The disappointing statistic is nothing unheard of during a time where many districts and their students are continuing to adapt to a completely remote way of learning.

“This is a phenomenon that has been experienced across the nation with distanced learning,” said Assistant Superintendent Roger Brossmer at DUSD’s Board meeting on Tuesday. “What we’re seeing is a spreading out of students. We actually have more A’s and B’s and we have more D’s and F’s.”

“What we’re seeing is kids that are successful - have a workspace, have a computer that works, have people helping them – are doing well. Those kids who are not are doing worse.”

Brossmer described the widening gap as “disconcerting,” however indicated that the district was already looking at opportunities to intervene.

“We know it’s not any one thing,” said Brossmer. “A lot of our kids are dealing with social / emotional issues; they’re isolated. Some are struggling because they don’t have the support. The reason I bring this up is there’s not one answer that’s going to fit all kids.”

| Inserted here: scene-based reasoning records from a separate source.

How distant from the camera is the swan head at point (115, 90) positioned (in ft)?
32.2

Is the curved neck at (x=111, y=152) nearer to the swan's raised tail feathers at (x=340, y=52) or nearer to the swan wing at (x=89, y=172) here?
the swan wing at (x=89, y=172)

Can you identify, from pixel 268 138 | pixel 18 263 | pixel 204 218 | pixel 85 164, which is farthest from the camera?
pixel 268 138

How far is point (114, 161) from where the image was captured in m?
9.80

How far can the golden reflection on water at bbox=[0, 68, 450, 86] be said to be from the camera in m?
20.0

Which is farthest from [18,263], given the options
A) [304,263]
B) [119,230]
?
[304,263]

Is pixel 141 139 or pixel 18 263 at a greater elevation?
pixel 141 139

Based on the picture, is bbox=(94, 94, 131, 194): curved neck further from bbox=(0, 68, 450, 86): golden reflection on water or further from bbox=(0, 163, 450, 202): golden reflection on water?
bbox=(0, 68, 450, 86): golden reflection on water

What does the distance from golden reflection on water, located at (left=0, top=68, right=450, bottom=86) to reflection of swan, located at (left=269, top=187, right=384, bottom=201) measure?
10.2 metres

Students also may be struggling with their own accountability with regards to their schoolwork and Zoom, and are not taking advantage of office hours.

“[Students] have been trained their whole career in Downey Unified by every teacher [to stay on task],” said Brossmer. “Now that they’re home, the teacher gives the assignment, they log off. Now they have their Playstation, their music. We’re really seeing it’s hard for our kids; we just haven’t trained them to be this self-starting, self-motivated students.”

“That’s what we’re seeing in kind of a nutshell, is they don’t have that accountability once they log off of Zoom. So, we’re really working on how we keep kids on Zoom. You’re going to see all of our secretaries really working with schedules now that once they do the minimum thirty [minutes], that - especially kids that are struggling – they stay on.”

Still, Brossmer said that Downey could be facing “One of the largest summer schools in the history of Downey Unified.”

“We’re hoping that some of the interventions we put in place will address second semester, but we still now have a hole from first semester,” said Brossmer. “We can try to fix some of that, but we now are anticipating a huge summer school…”

Students will also not likely be able to fall back on an adapted credit / no credit system.

“At this point, we’re not recommending that,” said Brossmer. “Last year, the colleges let out and said, ‘Hey, no harm no foul to your kids if you do credit / no credit. They have not done that this year.”

“We’re hesitant to make a credit / no credit call that potentially could hurt our students.”

The board will discuss the option to reduce the number of required units for graduation for the class of 2021 at its next meeting.